This week, New York's Adam Platt filed a twofer review of Sirio and the Strip House's new midtown location, awarding a lone star to each. Where did the rest of New York's professional restaurantgoers eat lately? Read on to see for your self.

Pete Wells awards two stars to Moti Mahal Delux. The NYC location of the Indian chain showed the critic how "a bowl of lentils can make you go wobbly with happiness" and how tandoori chicken can be so good that it will make you rethink all the previous versions you've ever had. Wells finds the extensive menu inconsistent, but resolves to concentrate on what the restaurant does best, including the vegetarian dishes.

The decor at L'Apicio had Stan Sagner joking that "you might suspect that you have mistakenly stumbled into a Restoration Hardware store." Apps and salads need work, so Sagner suggests sticking to the pastas, "the centerpiece of this menu and deservedly so." These dishes show an awareness of their origins but aren't confined by them. Finally, "a colossal hunk of Cod Saltimbocca settles the question of whether there was anything left in New York to wrap in bacon." Three stars out of five.

Robert Sietsema finds an Uzbek restaurant that welcomes diners uninterested in a vodka-drenched banquet. Nargis Cafe delivers the charcoal-grilled kebabs ("superb and smoky") and salads (most involving some kind of dairy-based dressing) diners expect. The steppe country's colorful ethnic history shows up on the menu with "a fair approximation of Korean kimchi," "great Middle Eastern bread dips," and Georgian wines "sweet enough to take the enamel off your teeth."

Tejal Rao finds soba with "soul and bite," buckwheat noodles rolled and cut daily at Cocoron. They take much longer to make than to eat, which should be done quickly "before the noodles absorb too much broth and start to limp out." (The kinetically inclined and slurp-averse can flash-dip their soba, bite by bite, tableside.) Bonito-kelp broth, soft-boiled eggs, and seaweed and mushroom accompany cold soba dishes.

Ryan Sutton embraces Hearth, where Paul Grieco "explains his love for Riesling by referencing God, Sarah Palin and NATO," and chef Marco Canora holds massively successful fund-raising dinners for Hurricane Sandy relief. Game dishes "in seductively restrained forms," "maitake mushrooms and butter-drunk gnocchi," and "ethereal veal-ricotta meatballs" all shine. If it sounds heavy, it's because it is. Sutton recommends "satisfyingly dense" glazed doughnuts for dessert, then he awards three stars to the spot.

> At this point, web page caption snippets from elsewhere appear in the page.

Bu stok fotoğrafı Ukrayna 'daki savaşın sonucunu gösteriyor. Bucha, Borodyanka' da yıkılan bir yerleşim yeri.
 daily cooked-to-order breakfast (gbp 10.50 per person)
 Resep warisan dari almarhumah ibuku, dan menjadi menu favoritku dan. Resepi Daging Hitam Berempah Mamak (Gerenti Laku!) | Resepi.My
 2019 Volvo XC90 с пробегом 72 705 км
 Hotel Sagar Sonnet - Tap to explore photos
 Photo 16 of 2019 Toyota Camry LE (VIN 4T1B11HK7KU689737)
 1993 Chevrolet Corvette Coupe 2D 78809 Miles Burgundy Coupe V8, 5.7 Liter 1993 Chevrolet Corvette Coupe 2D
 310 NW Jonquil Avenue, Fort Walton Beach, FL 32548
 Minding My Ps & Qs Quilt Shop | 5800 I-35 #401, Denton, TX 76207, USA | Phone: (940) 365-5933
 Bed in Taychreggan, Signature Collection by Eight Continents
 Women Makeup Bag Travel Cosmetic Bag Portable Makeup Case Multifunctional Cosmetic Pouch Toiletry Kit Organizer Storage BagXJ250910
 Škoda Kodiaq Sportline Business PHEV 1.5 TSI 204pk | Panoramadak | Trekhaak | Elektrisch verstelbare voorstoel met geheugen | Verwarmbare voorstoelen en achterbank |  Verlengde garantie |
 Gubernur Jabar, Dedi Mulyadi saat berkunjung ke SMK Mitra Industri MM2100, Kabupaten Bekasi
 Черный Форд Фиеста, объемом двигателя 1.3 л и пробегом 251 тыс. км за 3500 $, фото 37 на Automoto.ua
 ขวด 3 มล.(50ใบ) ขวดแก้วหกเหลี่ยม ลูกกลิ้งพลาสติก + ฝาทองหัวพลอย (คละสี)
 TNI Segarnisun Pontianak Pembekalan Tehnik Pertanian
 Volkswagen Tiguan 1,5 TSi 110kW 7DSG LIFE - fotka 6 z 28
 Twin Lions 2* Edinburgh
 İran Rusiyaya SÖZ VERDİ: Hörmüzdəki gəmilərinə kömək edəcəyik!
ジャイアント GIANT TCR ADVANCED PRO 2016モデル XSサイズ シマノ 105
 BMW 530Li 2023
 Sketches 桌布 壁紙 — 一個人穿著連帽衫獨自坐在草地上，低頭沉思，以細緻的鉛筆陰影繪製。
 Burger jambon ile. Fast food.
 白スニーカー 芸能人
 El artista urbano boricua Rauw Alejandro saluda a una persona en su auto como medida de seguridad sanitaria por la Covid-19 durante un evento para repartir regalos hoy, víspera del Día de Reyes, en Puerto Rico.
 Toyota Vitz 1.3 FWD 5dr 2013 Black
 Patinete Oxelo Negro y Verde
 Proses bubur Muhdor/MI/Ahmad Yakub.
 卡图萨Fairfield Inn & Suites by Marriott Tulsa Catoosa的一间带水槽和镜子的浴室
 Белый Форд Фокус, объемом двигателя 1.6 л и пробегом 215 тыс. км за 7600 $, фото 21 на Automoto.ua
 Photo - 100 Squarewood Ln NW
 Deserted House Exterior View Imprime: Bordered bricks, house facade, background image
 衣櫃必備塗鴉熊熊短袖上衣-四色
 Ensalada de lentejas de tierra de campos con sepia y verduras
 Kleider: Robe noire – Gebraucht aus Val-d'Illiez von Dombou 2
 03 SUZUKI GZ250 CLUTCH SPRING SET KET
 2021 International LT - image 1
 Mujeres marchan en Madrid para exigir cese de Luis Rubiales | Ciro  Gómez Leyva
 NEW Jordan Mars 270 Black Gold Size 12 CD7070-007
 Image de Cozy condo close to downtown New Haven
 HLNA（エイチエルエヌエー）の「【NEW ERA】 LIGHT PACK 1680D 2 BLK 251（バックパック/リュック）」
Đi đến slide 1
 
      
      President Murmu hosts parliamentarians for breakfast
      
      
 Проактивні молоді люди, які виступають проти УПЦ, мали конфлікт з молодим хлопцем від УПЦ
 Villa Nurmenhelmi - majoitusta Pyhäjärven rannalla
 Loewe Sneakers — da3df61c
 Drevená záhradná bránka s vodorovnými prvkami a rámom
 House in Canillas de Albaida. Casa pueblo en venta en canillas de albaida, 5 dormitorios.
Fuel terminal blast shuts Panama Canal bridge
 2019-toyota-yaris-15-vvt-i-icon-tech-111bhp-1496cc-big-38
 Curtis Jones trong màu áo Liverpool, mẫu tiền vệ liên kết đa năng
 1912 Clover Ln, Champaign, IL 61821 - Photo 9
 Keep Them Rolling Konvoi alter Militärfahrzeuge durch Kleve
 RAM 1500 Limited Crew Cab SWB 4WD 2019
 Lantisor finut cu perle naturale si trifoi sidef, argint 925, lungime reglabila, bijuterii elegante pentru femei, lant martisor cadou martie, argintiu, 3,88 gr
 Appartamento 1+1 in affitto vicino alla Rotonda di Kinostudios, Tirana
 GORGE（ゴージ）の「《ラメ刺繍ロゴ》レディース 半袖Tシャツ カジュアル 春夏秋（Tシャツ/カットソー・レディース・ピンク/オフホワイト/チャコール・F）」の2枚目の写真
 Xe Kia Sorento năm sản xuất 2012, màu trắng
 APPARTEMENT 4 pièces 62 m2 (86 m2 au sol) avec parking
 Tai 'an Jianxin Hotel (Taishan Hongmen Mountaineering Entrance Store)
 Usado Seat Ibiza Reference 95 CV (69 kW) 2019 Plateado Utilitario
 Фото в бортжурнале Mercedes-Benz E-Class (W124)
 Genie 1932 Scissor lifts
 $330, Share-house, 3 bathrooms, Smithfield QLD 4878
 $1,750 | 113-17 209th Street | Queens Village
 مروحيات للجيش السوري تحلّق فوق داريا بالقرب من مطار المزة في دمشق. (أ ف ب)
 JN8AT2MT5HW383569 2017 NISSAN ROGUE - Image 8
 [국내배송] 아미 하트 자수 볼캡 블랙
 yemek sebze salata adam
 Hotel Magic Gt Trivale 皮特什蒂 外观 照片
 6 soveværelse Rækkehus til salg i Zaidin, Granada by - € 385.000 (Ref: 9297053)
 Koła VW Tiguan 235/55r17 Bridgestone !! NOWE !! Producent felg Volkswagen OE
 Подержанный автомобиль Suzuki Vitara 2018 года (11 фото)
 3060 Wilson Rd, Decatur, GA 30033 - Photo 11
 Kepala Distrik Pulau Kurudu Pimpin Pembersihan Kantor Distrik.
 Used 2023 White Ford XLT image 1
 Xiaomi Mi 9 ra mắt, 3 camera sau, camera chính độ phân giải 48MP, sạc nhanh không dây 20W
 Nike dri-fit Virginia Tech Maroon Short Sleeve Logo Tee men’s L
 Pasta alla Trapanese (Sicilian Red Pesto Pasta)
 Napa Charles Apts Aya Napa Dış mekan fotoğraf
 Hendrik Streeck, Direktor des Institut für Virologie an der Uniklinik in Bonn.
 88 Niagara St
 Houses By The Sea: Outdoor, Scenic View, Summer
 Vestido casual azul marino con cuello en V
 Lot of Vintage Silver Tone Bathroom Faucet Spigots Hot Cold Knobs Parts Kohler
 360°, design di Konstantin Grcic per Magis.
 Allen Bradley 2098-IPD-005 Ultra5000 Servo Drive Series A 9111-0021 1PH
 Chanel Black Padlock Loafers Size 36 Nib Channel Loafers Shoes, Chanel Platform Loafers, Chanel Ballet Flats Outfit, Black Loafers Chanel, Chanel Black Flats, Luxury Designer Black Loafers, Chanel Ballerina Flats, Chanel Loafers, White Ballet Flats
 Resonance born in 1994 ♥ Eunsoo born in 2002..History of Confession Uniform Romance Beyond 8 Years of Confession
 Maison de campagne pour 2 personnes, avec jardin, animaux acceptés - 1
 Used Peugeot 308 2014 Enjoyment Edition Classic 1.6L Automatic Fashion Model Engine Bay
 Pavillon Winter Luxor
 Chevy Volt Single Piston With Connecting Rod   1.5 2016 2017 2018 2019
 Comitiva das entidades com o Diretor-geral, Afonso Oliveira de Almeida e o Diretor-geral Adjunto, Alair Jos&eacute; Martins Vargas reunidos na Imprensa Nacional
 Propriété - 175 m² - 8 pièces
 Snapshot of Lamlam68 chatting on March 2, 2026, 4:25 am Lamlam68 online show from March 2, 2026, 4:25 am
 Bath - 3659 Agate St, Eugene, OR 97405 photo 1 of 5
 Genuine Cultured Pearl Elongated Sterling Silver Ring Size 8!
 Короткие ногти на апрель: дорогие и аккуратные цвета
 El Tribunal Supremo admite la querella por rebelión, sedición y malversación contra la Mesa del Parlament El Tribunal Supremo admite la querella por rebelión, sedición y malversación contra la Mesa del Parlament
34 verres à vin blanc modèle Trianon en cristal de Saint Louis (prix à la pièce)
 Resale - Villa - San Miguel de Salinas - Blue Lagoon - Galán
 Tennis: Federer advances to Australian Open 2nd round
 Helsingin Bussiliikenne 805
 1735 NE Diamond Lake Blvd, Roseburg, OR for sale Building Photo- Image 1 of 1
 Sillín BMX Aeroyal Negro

Jay Cheshes reviews El Toro Blanco, a spot that works best when you "leave any yen for region authenticity home." You'll find all the good "tequila-sop snacks" here: guacamole, queso fundido, miniature tacos, "stellar" sweet-corn tamales, and "plump empanadas stuffed with a gutsy mix of roasted short ribs and queso Oaxaca." Three stars out of five.

Ariel Levy at The New Yorker hits the "cozy, kooky pan-Asian cafe" known as Chop Shop, where "subtle takes on traditional Thai, Vietnamese, and Chinese cuisine enlivened by unexpected ingredients and techniques" comes out "toothsome and sophisticated." Standbys like fried vegetable dumplings anchor a regularly shifting menu (Levy enjoyed sour tom yum, Drunken Noodles, and "irresistible" pork buns). Beware the inconsistent service and faux-fancy cocktails and dishes, though "the prices are low enough to take the sting out of the flops" and the restaurant's "charms far outweigh its failings."

In lieu of a formal review, the Post's Steve Cuozzo rants about waiters who push their favorite dishes on customers, even if they might not be any good; and servers who fail to warn when diners' orders inadvertently go astray owing to unclear menus.